Case Study: Design YouTube (Video Streaming)
Mental Model
Connecting isolated components into a resilient, scalable, and observable distributed web.
Designing a video streaming platform like YouTube or Netflix is the ultimate test of your ability to handle High Bandwidth and Global Content Delivery.
1. Requirement Clarification
Functional
- Users can upload videos.
- Users can watch videos on any device (Web, Mobile).
- Users can search for videos.
- View counts and real-time analytics.
Non-Functional
- Scalability: Handle 1M+ uploads/day.
- Availability: 99.99%.
- Reliability: No loss of uploaded videos.
- Latency: No buffering during playback.
2. High-Level Architecture
- Ingestion: Receives the raw video file.
- Transcoding: Converts video into multiple formats and resolutions (360p, 720p, 4k).
- Storage: Metadata in SQL, Raw files in Blob Storage (S3).
- CDN: Serves content from edge nodes near the user.
3. The Transcoding Pipeline
Transcoding is CPU-intensive. We use an Asynchronous Pipeline:
- Raw Video $\rightarrow$ S3 $\rightarrow$ Kafka $\rightarrow$ Workers $\rightarrow$ Transcoded Segments $\rightarrow$ S3.
4. Adaptive Bitrate Streaming (DASH/HLS)
The system doesn't send one giant file. It breaks the video into 2-5 second segments. The player automatically switches between resolutions based on the user's network speed.
5. View Count (The Big Data Problem)
Writing to a single DB row for a viral video will crash your database.
- Fix: Use a distributed counter (Redis) and periodically flush aggregates to the main DB.
Final Takeaway
Video streaming is about Decoupling Ingestion from Delivery. Ingestion needs reliable pipelines; delivery needs a massive global CDN.

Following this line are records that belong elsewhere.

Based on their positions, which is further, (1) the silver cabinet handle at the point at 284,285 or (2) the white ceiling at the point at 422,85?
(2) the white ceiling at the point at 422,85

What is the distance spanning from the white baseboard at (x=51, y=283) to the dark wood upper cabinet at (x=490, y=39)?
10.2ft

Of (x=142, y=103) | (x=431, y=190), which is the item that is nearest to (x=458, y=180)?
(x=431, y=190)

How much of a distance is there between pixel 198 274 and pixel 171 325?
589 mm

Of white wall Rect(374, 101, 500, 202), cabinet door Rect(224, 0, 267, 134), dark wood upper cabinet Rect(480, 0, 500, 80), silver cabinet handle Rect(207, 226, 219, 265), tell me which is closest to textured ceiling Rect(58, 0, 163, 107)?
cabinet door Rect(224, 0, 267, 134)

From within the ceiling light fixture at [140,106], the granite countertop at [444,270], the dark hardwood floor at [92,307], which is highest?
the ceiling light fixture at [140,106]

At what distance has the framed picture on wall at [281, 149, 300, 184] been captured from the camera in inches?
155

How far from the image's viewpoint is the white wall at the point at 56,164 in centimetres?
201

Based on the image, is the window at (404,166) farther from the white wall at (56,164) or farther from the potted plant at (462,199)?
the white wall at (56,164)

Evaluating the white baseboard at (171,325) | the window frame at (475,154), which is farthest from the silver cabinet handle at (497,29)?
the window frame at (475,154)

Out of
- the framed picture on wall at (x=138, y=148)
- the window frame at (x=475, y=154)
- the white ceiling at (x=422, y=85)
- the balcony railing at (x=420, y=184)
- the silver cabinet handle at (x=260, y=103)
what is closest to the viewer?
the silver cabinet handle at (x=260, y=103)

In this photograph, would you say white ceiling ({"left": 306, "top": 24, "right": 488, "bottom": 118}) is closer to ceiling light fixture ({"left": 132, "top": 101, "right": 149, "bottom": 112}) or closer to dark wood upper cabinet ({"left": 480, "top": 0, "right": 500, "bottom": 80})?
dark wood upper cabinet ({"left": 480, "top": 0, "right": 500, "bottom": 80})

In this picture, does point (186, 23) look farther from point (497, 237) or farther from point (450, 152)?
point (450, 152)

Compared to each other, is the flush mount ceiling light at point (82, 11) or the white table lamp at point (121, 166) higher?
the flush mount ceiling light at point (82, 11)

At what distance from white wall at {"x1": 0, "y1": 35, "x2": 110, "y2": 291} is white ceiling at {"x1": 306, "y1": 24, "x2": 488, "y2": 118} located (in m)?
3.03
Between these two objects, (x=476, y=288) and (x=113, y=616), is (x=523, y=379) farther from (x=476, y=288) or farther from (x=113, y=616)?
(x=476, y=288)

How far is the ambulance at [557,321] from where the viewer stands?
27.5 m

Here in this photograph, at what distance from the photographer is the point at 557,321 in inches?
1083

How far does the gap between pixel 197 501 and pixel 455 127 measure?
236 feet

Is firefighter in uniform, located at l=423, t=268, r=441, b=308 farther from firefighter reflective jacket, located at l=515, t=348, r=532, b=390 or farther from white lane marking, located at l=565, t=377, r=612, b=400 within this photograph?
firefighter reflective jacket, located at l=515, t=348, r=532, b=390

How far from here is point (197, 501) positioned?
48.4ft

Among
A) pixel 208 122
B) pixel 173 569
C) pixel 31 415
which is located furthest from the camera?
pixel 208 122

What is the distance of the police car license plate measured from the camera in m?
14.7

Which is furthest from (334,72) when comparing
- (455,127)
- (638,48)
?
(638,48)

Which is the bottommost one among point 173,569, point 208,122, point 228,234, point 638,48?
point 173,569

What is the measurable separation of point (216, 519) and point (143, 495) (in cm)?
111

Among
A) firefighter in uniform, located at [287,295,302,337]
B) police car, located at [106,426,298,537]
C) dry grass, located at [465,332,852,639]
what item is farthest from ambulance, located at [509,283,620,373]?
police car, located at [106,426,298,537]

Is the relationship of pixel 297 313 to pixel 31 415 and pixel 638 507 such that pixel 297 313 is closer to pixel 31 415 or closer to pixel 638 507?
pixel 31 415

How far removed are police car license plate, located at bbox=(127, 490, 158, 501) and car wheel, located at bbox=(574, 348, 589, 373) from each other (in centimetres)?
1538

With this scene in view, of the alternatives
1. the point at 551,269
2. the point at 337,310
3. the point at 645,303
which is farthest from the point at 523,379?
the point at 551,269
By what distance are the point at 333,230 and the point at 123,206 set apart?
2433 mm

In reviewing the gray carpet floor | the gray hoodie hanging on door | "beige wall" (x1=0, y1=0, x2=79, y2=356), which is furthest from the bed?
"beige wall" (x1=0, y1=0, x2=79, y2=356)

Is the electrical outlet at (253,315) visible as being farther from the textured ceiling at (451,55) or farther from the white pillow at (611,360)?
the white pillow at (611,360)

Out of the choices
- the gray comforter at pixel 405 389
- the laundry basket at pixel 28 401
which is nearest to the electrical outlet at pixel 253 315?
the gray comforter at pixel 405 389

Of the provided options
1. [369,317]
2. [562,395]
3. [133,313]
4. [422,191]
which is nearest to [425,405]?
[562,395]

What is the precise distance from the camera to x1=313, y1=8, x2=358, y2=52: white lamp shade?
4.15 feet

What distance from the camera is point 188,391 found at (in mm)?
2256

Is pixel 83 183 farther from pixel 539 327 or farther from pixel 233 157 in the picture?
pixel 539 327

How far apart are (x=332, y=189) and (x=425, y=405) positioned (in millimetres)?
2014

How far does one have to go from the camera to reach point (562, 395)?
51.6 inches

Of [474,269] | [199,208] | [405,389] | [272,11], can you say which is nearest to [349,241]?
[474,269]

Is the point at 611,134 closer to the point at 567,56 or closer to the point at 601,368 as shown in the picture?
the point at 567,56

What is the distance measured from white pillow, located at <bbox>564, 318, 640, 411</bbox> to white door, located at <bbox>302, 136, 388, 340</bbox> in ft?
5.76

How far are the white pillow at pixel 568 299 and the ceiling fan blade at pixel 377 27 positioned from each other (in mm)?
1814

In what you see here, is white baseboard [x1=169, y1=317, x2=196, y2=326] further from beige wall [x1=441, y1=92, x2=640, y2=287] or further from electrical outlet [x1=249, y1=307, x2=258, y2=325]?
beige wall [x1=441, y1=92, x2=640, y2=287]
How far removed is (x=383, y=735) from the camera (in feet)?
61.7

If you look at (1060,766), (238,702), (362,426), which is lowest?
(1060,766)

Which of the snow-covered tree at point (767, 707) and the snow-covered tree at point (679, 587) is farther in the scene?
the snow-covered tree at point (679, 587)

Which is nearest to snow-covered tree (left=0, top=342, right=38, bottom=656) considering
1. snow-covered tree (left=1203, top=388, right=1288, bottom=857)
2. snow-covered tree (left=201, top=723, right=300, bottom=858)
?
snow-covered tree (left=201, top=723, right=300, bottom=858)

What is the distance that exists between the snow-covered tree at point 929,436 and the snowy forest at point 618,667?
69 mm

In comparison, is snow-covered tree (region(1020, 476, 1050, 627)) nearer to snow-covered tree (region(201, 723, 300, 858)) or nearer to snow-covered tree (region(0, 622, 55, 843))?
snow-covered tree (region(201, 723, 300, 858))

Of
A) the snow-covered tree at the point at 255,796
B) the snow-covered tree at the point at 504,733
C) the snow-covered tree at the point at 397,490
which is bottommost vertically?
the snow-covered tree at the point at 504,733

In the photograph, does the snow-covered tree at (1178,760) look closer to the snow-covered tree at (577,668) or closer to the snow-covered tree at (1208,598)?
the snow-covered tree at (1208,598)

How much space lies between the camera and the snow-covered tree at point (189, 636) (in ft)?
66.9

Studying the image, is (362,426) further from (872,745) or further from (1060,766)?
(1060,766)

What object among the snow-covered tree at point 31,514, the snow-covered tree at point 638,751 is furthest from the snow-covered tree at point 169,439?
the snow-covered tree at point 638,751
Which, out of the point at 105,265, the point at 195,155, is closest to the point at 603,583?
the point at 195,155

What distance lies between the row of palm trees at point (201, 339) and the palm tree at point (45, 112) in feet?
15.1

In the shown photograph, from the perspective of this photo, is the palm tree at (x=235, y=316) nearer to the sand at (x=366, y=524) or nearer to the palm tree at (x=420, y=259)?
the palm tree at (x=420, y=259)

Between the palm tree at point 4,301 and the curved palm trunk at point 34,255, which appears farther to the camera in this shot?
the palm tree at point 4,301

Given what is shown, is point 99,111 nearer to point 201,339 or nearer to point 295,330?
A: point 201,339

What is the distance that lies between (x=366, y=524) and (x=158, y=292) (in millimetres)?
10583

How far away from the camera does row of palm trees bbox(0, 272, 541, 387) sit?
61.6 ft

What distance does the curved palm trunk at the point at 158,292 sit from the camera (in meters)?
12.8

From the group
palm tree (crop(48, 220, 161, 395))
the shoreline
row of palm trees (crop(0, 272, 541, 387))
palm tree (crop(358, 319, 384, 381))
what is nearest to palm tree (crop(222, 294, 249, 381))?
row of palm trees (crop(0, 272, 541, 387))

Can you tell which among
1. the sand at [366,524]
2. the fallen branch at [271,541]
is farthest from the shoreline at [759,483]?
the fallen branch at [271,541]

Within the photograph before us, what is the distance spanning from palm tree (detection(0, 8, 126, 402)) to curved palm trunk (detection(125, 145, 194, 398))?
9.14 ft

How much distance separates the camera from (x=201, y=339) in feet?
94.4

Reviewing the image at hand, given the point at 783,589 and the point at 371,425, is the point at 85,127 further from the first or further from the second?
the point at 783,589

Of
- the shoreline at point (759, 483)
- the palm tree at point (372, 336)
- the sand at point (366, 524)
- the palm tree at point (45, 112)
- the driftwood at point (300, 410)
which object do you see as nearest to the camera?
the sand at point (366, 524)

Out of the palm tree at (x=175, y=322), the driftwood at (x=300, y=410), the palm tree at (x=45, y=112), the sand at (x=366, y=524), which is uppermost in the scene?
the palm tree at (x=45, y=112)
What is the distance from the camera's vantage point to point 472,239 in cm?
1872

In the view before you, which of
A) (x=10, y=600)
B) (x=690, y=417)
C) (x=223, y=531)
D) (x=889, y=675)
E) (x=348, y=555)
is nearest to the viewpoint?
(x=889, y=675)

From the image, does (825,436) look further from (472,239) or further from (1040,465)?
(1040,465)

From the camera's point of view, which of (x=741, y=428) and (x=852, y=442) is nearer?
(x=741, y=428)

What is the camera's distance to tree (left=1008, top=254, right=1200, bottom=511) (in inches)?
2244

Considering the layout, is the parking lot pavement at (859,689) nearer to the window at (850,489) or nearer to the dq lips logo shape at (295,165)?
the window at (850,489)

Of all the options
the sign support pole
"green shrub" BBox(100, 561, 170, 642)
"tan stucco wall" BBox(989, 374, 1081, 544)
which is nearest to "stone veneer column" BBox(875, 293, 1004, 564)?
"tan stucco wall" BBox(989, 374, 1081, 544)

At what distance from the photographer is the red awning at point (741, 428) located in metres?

Technical Trade-offs: Messaging Systems
| Pattern | Ordering | Durability | Throughput | Complexity |
|---|---|---|---|---|
| Log-based (Kafka) | Strict (per partition) | High | Very High | High |
| Memory-based (Redis Pub/Sub) | None | Low | High | Very Low |
| Push-based (RabbitMQ) | Fair | Medium | Medium | Medium |
Key Takeaways
- Users can upload videos.
- Users can watch videos on any device (Web, Mobile).
- Users can search for videos.
Production Readiness Checklist
Before deploying this architecture to a production environment, ensure the following Staff-level criteria are met:
- High Availability: Have we eliminated single points of failure across all layers?
- Observability: Are we exporting structured JSON logs, custom Prometheus metrics, and OpenTelemetry traces?
- Circuit Breaking: Do all synchronous service-to-service calls have timeouts and fallbacks (e.g., via Resilience4j)?
- Idempotency: Can our APIs handle retries safely without causing duplicate side effects?
- Backpressure: Does the system gracefully degrade or return HTTP 429 when resources are saturated?
Read Next
Verbal Interview Script
Interviewer: "How would you ensure high availability and fault tolerance for this specific architecture?"
Candidate: "To achieve 'Five Nines' (99.999%) availability, we must eliminate all Single Points of Failure (SPOF). I would deploy the API Gateway and stateless microservices across multiple Availability Zones (AZs) behind an active-active load balancer. For the data layer, I would use asynchronous replication to a read-replica in a different region for disaster recovery. Furthermore, it's not enough to just deploy redundantly; we must protect the system from cascading failures. I would implement strict timeouts, retry mechanisms with exponential backoff and jitter, and Circuit Breakers (using a library like Resilience4j) on all synchronous network calls between microservices."